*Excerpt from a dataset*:
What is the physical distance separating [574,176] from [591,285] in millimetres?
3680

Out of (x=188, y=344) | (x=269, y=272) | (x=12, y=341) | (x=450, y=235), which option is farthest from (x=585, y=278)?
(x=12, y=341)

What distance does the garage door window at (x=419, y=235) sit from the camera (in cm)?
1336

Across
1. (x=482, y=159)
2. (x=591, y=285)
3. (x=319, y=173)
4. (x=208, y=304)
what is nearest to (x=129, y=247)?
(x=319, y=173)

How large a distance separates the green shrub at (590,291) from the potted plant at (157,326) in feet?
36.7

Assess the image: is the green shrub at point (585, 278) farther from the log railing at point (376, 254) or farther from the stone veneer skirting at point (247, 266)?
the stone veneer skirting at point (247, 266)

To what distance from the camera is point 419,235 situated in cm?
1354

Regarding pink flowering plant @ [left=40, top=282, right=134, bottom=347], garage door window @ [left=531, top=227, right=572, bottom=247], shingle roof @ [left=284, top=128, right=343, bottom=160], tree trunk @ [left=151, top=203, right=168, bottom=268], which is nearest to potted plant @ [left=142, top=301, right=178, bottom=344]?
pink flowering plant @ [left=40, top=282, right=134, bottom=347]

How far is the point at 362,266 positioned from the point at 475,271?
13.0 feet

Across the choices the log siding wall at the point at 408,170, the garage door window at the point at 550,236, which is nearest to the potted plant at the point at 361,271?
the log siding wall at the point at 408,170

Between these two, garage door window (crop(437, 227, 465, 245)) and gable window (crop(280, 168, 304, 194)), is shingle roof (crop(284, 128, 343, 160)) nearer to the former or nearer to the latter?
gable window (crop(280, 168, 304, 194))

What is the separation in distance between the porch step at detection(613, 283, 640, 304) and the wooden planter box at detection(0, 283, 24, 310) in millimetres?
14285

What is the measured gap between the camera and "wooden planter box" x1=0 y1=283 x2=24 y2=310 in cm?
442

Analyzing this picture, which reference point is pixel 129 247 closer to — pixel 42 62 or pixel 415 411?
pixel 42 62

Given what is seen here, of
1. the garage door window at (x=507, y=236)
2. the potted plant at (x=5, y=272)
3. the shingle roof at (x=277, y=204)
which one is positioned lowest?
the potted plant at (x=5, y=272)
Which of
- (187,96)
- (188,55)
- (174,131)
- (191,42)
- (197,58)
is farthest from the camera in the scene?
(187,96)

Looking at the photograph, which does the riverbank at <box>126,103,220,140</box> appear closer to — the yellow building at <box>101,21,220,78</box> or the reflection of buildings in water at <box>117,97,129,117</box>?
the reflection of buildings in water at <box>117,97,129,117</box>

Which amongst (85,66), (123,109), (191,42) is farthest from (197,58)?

*Task brief*: Reproduce each entry above exactly, keeping every word.

*Right answer*:
What is the physical distance separating [574,176] from [591,285] in millimetres?
3680

Out of (x=188, y=344) | (x=269, y=272) | (x=12, y=341) | (x=450, y=235), which option is farthest from (x=585, y=278)?
(x=12, y=341)

What distance does the garage door window at (x=419, y=235) sit from the camera (in cm)?
1336

Across
1. (x=482, y=159)
2. (x=591, y=285)
3. (x=319, y=173)
4. (x=208, y=304)
what is nearest to (x=129, y=247)?
(x=319, y=173)

How large a distance separates the green shrub at (590,291) from the potted plant at (157,326) in feet?
36.7

Assess the image: is the green shrub at point (585, 278) farther from the log railing at point (376, 254) or farther from the stone veneer skirting at point (247, 266)?
the stone veneer skirting at point (247, 266)

To what distance from the camera is point 419,235 situated in cm?
1354

Regarding pink flowering plant @ [left=40, top=282, right=134, bottom=347], garage door window @ [left=531, top=227, right=572, bottom=247], shingle roof @ [left=284, top=128, right=343, bottom=160], tree trunk @ [left=151, top=203, right=168, bottom=268], which is nearest to potted plant @ [left=142, top=301, right=178, bottom=344]?
pink flowering plant @ [left=40, top=282, right=134, bottom=347]

How far is the point at 362,266 positioned from the point at 475,271?
13.0 feet

Across the choices the log siding wall at the point at 408,170, the garage door window at the point at 550,236, which is nearest to the potted plant at the point at 361,271?
the log siding wall at the point at 408,170

Between these two, garage door window (crop(437, 227, 465, 245)) and gable window (crop(280, 168, 304, 194)), is shingle roof (crop(284, 128, 343, 160)) nearer to the former or nearer to the latter?
gable window (crop(280, 168, 304, 194))

What is the separation in distance between the porch step at detection(613, 283, 640, 304) and the wooden planter box at detection(0, 283, 24, 310) in millimetres?
14285

What is the measured gap between the camera and "wooden planter box" x1=0 y1=283 x2=24 y2=310 in cm?
442

Analyzing this picture, which reference point is pixel 129 247 closer to — pixel 42 62 or pixel 415 411?
pixel 42 62

Given what is seen here, of
1. the garage door window at (x=507, y=236)
2. the potted plant at (x=5, y=272)
3. the shingle roof at (x=277, y=204)
which one is positioned lowest?
the potted plant at (x=5, y=272)
Which of
- (187,96)
- (188,55)
- (174,131)
- (191,42)
- (197,58)
is farthest from the camera in the scene?
(187,96)

Looking at the photograph, which does the riverbank at <box>126,103,220,140</box> appear closer to — the yellow building at <box>101,21,220,78</box> or the reflection of buildings in water at <box>117,97,129,117</box>?
the reflection of buildings in water at <box>117,97,129,117</box>

Which amongst (85,66), (123,109), (191,42) is farthest from (197,58)?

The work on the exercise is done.